Es gibt eine Grundregel im Journalismus, und die heißt: Vorsicht mit Superlativen! Im vorliegenden Fall aber ist es gestattet, ja vielleicht sogar geboten, diese Regel zu durchbrechen. Denn das, was der 1958 geborene Heinz (so das Pseudonym, das die Buchautorin Christiane Florin ihm gegeben hat) in seinen Jahren im Kinderheim erlebt hat, gehört sicher zum Schlimmsten, was Erwachsene Kindern antun können. Es ist so schrecklich, dass sich die Finger sträuben, die geschilderten Gewalttaten in die Computertastatur zu tippen. Darum nur so viel: Der Alltag von Heinz in einer katholischen Einrichtung im Ruhrgebiet in den 1960er-Jahren – das waren regelmäßige Vergewaltigungen, Schläge mit schwersten Verletzungsfolgen, entwürdigende Bestrafungen, Medikamentenversuche. „Ich habe neues Fleisch für dich, er hat keine Eltern, und wir brauchen nicht aufzupassen.“ Dieser eine Satz von Schwester Ilse, zitiert auf der ersten Seite des Buches, lässt Fürchterliches ahnen …
Und dieses Fürchterliche ist bis heute nicht abgeschlossen. Heinz leidet schwer nicht nur an den seelischen Folgen der Misshandlungen („Ja, man kann sagen, dass ich ein gebrochener Mensch bin“), er leidet darunter, wie mühsam es war, finanzielle Entschädigung für sein Leiden zu erkämpfen. Dieser Kampf hat Heinz zum zweiten Mal der Institution Kirche ausgeliefert, ihn zum zweiten Mal zum Opfer gemacht.
Mit dem Argument, erlittenes Unrecht lasse sich nicht mit Geld rückgängig machen, so beklagt Christiane Florin zu Recht, rechneten Hierarchen „Schmerzensgeld zu Almosen klein“ und behielten ihre Machtposition der Zuteilung. Aber Geld, so die Autorin, sei eben wichtig, denn es vermittele den Opfern „messbar Selbstbestimmung“ und es helfe gegen das Ohnmachtsgefühl.
Heinz hat einen Teil seiner Geschichte selbst aufgeschrieben.
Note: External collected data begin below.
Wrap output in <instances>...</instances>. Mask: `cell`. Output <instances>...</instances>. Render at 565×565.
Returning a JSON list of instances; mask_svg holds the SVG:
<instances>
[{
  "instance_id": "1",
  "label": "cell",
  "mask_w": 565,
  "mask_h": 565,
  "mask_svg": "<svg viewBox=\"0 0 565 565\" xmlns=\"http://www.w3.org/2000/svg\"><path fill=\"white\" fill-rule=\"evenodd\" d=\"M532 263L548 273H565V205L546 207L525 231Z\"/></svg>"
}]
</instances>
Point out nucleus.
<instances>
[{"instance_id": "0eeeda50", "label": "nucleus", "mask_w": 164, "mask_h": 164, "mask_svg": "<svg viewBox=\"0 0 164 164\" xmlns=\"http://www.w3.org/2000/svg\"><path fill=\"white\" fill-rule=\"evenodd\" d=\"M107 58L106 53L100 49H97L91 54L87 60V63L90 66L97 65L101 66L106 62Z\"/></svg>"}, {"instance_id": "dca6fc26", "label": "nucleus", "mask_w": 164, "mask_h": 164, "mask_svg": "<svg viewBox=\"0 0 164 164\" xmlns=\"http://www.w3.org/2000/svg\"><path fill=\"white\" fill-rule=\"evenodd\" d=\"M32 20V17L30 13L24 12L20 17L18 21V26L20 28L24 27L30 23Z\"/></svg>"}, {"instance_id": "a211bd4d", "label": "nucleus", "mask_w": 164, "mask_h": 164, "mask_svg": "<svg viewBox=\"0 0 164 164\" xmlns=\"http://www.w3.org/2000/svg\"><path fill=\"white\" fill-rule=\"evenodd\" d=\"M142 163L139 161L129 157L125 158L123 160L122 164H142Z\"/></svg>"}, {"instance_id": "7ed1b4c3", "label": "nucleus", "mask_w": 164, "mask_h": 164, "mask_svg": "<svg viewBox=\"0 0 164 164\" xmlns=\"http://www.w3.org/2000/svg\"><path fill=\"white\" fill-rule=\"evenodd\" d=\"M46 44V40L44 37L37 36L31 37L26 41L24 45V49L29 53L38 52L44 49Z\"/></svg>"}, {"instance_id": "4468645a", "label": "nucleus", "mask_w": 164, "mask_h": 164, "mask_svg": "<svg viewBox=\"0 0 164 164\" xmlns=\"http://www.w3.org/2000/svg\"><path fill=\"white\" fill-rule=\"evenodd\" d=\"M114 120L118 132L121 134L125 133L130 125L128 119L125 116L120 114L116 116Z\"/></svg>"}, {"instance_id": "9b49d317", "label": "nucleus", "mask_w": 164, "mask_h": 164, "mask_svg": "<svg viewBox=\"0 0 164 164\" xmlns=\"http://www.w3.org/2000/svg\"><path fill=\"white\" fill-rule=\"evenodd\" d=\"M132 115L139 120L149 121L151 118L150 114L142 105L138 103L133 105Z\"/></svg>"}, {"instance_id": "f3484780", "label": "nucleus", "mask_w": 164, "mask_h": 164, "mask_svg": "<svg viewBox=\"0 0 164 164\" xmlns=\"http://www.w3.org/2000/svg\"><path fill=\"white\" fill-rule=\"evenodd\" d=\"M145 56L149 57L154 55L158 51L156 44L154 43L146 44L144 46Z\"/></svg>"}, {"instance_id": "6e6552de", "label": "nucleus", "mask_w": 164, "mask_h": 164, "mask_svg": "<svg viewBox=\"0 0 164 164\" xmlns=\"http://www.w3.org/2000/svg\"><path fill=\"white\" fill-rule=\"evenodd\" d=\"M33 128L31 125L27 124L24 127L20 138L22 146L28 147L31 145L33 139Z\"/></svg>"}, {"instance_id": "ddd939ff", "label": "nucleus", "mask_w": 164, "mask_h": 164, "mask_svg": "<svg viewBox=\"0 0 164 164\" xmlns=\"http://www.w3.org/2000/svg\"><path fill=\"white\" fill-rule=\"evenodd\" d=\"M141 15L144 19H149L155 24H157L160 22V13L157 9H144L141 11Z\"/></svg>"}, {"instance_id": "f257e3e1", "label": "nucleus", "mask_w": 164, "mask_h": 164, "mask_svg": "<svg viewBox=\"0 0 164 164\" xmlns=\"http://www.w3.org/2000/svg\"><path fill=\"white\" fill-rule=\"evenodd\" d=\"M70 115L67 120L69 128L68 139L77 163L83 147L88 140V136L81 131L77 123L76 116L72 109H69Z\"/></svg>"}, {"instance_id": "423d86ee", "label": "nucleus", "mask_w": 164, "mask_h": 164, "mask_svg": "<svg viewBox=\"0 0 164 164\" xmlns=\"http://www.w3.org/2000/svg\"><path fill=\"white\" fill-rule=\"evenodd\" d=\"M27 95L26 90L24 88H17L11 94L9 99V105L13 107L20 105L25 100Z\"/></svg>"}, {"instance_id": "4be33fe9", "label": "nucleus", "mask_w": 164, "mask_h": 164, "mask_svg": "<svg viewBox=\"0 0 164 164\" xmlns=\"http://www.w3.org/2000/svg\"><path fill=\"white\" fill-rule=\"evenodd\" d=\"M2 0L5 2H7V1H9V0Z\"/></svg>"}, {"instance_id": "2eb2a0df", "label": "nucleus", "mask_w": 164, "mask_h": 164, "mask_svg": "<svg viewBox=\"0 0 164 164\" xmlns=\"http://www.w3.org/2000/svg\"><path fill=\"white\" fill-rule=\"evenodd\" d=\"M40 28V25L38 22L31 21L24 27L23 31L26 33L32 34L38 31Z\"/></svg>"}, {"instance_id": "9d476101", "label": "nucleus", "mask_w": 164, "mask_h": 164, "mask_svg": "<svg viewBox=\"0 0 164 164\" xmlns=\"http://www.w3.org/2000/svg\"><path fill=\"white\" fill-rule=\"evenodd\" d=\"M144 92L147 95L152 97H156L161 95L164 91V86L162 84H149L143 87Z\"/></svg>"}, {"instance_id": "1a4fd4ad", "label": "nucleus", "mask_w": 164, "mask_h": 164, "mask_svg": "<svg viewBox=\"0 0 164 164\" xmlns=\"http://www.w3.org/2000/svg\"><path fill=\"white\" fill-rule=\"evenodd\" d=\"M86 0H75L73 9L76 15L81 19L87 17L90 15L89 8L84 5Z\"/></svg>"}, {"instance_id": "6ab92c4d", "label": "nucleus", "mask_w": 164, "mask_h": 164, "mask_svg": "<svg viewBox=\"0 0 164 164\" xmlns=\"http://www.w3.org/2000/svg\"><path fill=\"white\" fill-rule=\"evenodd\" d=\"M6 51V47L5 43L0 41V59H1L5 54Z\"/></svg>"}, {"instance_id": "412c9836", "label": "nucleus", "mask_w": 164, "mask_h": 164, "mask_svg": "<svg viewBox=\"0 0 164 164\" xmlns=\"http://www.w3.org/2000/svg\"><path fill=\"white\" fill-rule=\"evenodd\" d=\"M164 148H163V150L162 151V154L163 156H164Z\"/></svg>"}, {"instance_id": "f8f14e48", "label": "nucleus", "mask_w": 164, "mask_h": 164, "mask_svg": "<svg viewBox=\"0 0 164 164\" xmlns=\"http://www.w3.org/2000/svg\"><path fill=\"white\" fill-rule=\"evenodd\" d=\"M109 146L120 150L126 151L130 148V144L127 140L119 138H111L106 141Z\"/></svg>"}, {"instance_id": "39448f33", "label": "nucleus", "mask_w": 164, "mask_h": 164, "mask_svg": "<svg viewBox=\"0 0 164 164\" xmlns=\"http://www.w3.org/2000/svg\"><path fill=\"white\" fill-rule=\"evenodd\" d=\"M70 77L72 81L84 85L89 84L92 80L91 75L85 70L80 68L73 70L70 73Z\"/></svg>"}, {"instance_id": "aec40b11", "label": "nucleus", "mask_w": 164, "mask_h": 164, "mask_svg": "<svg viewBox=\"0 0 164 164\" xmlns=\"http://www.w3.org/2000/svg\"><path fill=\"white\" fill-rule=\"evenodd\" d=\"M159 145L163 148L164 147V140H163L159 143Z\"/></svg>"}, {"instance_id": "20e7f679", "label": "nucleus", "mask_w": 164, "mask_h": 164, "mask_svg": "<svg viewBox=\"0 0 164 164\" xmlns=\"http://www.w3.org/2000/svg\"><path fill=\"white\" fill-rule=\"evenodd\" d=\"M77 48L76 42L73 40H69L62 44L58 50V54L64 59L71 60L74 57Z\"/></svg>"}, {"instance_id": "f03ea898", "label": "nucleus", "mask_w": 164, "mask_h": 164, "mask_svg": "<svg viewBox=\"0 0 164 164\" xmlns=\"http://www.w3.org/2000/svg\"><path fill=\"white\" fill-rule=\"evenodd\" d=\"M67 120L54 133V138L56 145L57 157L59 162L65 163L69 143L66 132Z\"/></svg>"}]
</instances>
Christiane Florin, Ressortleiterin Kultur beim Deutschlandfunk und lange Zeit Religionsredakteurin ebenfalls beim Deutschlandfunk, hat weiter recherchiert: Wie stellen sich katholische Kirche und Caritas zu den Verbrechen? Wie das Jugendamt? Will man es kurz zusammenfassen, lässt sich das dazu sagen: Die Aktenlage ist mangelhaft, und die Bereitschaft zu einer ehrlichen und umfassenden Aufarbeitung ebenso.
Im Blick auf seine Familie (der Vater von Heinz hat sich am Neujahrstag 1965 das Leben genommen und anderthalb Jahre später starb seine Mutter) und das Ausmaß der erfahrenen Gewalt ist die Lebensgeschichte von Heinz eine ganz besonders tragische. Aber ein Einzelfall ist sie nicht. Sie ist ein Keinzelfall, wie das Buch von Christiane Florin betitelt ist. Die Heimerfahrung selbst und der spätere Kampf um Anerkennung verbindet viele Opfer. Beide Kirchen und ihre Sozialwerke tun sich weiterhin schwer damit, sich der Vergehen, die unter ihrem Dach und in ihrem Namen verübt wurden, zu stellen. Aufarbeitung, Entschuldigung und Entschädigung verlaufen trotz eingeleiteter Maßnahmen schleppend, nicht nur im Fall von Heinz, der in einer katholischen Einrichtung gelitten hat. Da ist sicherlich auch im evangelischen Bereich noch reichlich Nachholbedarf.
Ganz besonders schwierig ist Florin zufolge dabei die Situation ehemaliger Heimkinder. Sie, die Zuwendung und Liebe gebraucht hätten, mussten auch in kirchlichen Häusern schon früh die Erfahrung machen, in der gesellschaftlichen Hierarchie ganz unten zu stehen. Und diese Erfahrung setze sich fort, wenn sie als Erwachsene um Anerkennung ihres Leids ringen.
Christiane Florins Buch über das Leben des Heimkindes Heinz ist ein erneuter Weckruf an alle Institutionen, unter deren Dach Gewalt und Missbrauch geschehen (sind), den Opfern zuzuhören, erlittenes Unrecht anzuerkennen und Schadenersatz zu leisten. Ganz besonders aber ist er ein Weckruf an die Kirchen und ihre Sozialwerke, sich ihrer christlichen Verpflichtung nicht zu entziehen.
Annemarie Heibrock
Annemarie Heibrock ist Journalistin. Sie lebt in Bielefeld.